Problem: Report, in full, every line of the entries below that contains the word "list".

Items in a dataset:
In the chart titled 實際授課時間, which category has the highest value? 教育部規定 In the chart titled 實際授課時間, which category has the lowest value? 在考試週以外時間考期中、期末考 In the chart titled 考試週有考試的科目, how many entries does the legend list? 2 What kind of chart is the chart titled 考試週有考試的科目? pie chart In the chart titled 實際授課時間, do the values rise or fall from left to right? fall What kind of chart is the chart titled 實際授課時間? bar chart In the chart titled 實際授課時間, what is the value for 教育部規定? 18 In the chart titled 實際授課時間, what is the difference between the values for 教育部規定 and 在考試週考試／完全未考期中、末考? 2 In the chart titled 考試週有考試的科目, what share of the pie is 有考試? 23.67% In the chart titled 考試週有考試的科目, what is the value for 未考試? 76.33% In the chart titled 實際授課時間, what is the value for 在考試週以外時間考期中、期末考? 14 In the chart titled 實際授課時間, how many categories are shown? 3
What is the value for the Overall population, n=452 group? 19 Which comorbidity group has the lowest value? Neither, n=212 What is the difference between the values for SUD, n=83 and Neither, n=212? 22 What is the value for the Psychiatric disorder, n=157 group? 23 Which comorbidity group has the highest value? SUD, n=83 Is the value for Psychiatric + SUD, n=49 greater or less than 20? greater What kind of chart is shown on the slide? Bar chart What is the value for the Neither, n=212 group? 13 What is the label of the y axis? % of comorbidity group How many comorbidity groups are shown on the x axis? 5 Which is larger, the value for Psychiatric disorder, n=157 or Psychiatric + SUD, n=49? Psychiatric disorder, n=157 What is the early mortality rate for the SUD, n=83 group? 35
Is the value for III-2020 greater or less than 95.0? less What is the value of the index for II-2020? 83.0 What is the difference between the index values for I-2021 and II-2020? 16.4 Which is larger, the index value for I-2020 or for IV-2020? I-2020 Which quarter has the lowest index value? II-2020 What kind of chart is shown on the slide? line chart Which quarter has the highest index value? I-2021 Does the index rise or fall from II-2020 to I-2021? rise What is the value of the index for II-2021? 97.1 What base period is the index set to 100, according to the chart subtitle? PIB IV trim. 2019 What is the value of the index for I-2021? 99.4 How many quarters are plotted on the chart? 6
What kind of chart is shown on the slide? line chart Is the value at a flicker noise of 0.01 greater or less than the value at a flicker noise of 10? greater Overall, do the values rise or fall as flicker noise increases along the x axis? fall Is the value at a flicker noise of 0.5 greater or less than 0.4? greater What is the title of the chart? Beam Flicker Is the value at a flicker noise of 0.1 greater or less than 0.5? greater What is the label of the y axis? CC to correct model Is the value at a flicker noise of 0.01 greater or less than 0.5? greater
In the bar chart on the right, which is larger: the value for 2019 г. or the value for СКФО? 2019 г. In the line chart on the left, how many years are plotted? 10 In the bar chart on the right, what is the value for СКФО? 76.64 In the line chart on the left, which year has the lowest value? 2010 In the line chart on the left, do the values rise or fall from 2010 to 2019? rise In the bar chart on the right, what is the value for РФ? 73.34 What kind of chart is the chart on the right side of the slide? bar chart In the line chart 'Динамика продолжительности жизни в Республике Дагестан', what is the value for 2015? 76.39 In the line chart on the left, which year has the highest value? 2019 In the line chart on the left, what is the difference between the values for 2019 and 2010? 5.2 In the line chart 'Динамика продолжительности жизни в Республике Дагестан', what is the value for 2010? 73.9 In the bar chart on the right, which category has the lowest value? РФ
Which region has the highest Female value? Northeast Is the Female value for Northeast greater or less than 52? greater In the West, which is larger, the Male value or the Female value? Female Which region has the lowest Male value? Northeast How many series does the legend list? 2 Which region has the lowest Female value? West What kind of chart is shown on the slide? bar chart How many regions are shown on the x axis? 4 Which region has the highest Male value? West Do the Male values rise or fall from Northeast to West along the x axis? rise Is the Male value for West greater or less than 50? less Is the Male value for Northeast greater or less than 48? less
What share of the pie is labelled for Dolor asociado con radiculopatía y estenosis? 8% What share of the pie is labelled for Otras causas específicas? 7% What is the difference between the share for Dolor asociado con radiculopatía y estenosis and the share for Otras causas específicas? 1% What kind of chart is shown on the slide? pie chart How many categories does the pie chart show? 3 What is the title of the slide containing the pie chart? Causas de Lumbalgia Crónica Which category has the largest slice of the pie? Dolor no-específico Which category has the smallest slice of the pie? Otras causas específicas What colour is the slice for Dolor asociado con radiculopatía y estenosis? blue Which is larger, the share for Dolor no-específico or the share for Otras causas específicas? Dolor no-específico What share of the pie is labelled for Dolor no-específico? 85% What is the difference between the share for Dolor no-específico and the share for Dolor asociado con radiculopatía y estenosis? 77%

Task response:
In the chart titled 實際授課時間, which category has the highest value? 教育部規定 In the chart titled 實際授課時間, which category has the lowest value? 在考試週以外時間考期中、期末考 In the chart titled 考試週有考試的科目, how many entries does the legend list? 2 What kind of chart is the chart titled 考試週有考試的科目? pie chart In the chart titled 實際授課時間, do the values rise or fall from left to right? fall What kind of chart is the chart titled 實際授課時間? bar chart In the chart titled 實際授課時間, what is the value for 教育部規定? 18 In the chart titled 實際授課時間, what is the difference between the values for 教育部規定 and 在考試週考試／完全未考期中、末考? 2 In the chart titled 考試週有考試的科目, what share of the pie is 有考試? 23.67% In the chart titled 考試週有考試的科目, what is the value for 未考試? 76.33% In the chart titled 實際授課時間, what is the value for 在考試週以外時間考期中、期末考? 14 In the chart titled 實際授課時間, how many categories are shown? 3
Which region has the highest Female value? Northeast Is the Female value for Northeast greater or less than 52? greater In the West, which is larger, the Male value or the Female value? Female Which region has the lowest Male value? Northeast How many series does the legend list? 2 Which region has the lowest Female value? West What kind of chart is shown on the slide? bar chart How many regions are shown on the x axis? 4 Which region has the highest Male value? West Do the Male values rise or fall from Northeast to West along the x axis? rise Is the Male value for West greater or less than 50? less Is the Male value for Northeast greater or less than 48? less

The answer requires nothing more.